This program recursively prints out numbers 0, 1, and 2.

./fjp my-program -dr

tokens.json

This file contains all tokens recognized and parsed from the input file. The format of the file is JSON. As far as the example is concerned, the content of the file should look like this:

[{
    "typeId": "48",
    "type": "START",
    "lineNumber": "2",
    "value": "START"
},
{
    "typeId": "32",
    "type": "const",
    "lineNumber": "2",
    "value": "const"
},
{
    "typeId": "33",
    "type": "int",
    "lineNumber": "2",
    "value": "int"
},
.
.
.
{
    "typeId": "16",
    "type": "}",
    "lineNumber": "18",
    "value": "}"
},
{
    "typeId": "54",
    "type": "END",
    "lineNumber": "18",
    "value": "END"
}]

Each record is made up of typeId, which represents the id of a token, type, which is the text representation of a token, lineNumber, which indicates the line the token was found on, and lastly, value, which holds the value of a token - used when it's a number or an identifier.

(Saved entries)
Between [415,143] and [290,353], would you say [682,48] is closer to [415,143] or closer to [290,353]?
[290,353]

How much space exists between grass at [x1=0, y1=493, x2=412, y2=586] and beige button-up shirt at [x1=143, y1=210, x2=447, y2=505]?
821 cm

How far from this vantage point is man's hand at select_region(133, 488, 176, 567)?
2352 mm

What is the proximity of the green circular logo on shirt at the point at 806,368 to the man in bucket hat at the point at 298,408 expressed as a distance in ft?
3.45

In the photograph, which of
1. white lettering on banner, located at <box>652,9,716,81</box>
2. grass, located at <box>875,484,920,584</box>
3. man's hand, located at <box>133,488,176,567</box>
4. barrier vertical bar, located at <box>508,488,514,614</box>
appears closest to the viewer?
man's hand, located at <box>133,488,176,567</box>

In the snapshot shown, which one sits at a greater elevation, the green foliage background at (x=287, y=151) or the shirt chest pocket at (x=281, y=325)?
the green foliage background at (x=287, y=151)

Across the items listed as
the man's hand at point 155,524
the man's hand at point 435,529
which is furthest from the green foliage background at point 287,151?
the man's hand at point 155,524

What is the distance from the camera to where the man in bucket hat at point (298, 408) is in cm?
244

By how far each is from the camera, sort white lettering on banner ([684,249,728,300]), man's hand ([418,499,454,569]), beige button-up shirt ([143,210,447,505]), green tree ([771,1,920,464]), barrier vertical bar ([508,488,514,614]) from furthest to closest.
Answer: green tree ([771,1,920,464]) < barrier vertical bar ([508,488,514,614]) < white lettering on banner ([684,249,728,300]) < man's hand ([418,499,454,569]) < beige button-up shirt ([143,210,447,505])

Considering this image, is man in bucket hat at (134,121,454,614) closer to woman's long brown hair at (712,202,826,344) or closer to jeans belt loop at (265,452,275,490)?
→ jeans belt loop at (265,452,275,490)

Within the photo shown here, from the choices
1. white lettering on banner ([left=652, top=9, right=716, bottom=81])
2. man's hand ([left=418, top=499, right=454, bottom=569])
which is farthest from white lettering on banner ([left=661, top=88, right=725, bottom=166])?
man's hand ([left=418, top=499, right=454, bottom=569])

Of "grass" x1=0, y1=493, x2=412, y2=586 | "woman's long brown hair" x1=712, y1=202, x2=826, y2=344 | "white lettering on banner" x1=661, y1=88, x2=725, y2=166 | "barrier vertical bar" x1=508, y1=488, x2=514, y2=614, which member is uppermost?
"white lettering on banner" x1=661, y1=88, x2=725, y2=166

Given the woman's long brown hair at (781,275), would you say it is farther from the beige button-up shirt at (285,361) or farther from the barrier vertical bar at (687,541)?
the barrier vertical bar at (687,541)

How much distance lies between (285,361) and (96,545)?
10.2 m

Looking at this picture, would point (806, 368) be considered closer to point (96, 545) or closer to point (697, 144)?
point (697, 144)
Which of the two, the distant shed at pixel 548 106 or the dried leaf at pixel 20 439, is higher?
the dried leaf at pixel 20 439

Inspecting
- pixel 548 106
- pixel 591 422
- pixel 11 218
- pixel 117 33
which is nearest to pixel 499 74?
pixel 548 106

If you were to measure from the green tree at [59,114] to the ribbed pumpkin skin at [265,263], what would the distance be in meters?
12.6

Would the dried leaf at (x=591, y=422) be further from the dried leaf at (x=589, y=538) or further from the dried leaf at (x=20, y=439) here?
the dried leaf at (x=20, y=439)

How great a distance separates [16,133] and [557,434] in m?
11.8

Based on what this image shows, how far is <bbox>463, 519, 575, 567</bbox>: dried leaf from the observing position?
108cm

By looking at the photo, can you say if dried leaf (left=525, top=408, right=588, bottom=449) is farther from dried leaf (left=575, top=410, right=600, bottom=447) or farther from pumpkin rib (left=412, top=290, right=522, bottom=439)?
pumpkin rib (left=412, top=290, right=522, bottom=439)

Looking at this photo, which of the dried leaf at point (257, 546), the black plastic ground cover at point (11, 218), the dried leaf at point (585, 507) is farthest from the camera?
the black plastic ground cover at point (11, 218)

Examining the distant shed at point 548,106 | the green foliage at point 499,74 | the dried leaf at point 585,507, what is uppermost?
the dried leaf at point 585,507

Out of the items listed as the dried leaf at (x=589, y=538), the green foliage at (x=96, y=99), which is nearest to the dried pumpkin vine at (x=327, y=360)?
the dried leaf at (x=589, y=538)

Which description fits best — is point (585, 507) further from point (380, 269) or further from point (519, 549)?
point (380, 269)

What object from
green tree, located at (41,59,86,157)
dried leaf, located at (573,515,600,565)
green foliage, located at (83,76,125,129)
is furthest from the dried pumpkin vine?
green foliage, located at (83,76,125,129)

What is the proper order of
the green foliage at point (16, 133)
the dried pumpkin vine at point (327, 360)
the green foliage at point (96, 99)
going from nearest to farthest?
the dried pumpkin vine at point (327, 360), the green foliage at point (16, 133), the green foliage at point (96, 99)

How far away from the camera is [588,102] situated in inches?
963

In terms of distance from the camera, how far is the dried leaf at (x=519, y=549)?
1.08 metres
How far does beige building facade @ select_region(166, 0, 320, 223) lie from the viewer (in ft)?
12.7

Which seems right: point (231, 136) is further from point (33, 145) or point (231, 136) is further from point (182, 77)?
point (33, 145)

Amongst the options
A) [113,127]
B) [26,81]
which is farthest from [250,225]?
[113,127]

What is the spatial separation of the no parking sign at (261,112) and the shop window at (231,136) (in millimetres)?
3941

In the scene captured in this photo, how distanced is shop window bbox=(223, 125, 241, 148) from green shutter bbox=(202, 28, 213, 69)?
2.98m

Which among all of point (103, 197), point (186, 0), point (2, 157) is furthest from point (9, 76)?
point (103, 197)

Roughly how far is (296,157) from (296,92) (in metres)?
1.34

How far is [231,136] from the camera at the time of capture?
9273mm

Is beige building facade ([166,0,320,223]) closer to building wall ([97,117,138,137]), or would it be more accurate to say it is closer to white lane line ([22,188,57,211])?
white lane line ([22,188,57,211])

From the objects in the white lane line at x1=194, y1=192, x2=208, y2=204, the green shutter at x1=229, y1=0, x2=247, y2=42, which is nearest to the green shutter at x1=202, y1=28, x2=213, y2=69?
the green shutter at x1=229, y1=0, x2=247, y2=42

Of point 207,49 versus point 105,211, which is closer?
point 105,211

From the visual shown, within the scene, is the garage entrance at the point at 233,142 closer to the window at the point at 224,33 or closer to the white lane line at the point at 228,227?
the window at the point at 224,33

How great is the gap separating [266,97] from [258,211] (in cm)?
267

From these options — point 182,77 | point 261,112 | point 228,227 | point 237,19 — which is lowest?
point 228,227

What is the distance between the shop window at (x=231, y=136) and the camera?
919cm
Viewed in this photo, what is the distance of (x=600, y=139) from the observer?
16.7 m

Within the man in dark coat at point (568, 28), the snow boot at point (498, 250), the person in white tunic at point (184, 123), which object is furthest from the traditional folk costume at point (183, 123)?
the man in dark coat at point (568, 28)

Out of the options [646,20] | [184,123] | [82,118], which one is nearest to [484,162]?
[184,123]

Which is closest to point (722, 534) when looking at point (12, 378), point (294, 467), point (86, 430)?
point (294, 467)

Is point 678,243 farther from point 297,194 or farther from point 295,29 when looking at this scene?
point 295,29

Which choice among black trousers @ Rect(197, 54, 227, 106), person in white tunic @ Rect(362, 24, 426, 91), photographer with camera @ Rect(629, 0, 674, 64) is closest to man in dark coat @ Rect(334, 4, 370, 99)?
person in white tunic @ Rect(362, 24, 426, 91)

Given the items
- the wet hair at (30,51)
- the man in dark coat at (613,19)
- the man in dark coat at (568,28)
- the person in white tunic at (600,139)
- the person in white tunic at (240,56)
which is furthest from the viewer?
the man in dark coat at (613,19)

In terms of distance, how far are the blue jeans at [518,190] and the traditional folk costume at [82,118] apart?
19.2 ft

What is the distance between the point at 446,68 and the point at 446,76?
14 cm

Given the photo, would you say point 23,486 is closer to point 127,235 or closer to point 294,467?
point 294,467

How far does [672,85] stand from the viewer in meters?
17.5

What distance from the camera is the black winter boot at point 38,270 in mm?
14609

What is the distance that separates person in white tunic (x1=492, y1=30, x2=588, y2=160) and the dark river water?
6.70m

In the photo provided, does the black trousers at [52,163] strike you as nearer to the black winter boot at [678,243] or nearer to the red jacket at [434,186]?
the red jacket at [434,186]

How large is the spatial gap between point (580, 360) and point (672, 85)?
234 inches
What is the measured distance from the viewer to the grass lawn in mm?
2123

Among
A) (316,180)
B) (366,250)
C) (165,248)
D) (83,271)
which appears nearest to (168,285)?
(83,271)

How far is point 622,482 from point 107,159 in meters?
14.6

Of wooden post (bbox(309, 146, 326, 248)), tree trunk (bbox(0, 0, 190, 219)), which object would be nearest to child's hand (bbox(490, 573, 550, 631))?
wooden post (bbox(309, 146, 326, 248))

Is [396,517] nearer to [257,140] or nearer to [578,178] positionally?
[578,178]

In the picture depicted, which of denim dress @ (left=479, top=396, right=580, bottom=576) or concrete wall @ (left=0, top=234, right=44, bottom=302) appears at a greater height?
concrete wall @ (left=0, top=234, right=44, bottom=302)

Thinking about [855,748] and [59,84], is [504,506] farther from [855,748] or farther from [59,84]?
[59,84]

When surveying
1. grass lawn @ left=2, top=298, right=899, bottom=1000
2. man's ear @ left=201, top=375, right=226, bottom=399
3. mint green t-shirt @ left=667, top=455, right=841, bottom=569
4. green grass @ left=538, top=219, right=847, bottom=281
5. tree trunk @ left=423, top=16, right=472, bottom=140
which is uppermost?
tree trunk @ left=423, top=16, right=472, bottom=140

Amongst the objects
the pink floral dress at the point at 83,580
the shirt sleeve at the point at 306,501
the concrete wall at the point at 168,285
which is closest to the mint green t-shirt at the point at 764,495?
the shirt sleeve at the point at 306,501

Brief
Reproduce the passage on the token file word for word, everything from "Each record is" down to "or an identifier.". Nothing in the listing is needed here.

Full solution
Each record is made up of typeId, which represents the id of a token, type, which is the text representation of a token, lineNumber, which indicates the line the token was found on, and lastly, value, which holds the value of a token - used when it's a number or an identifier.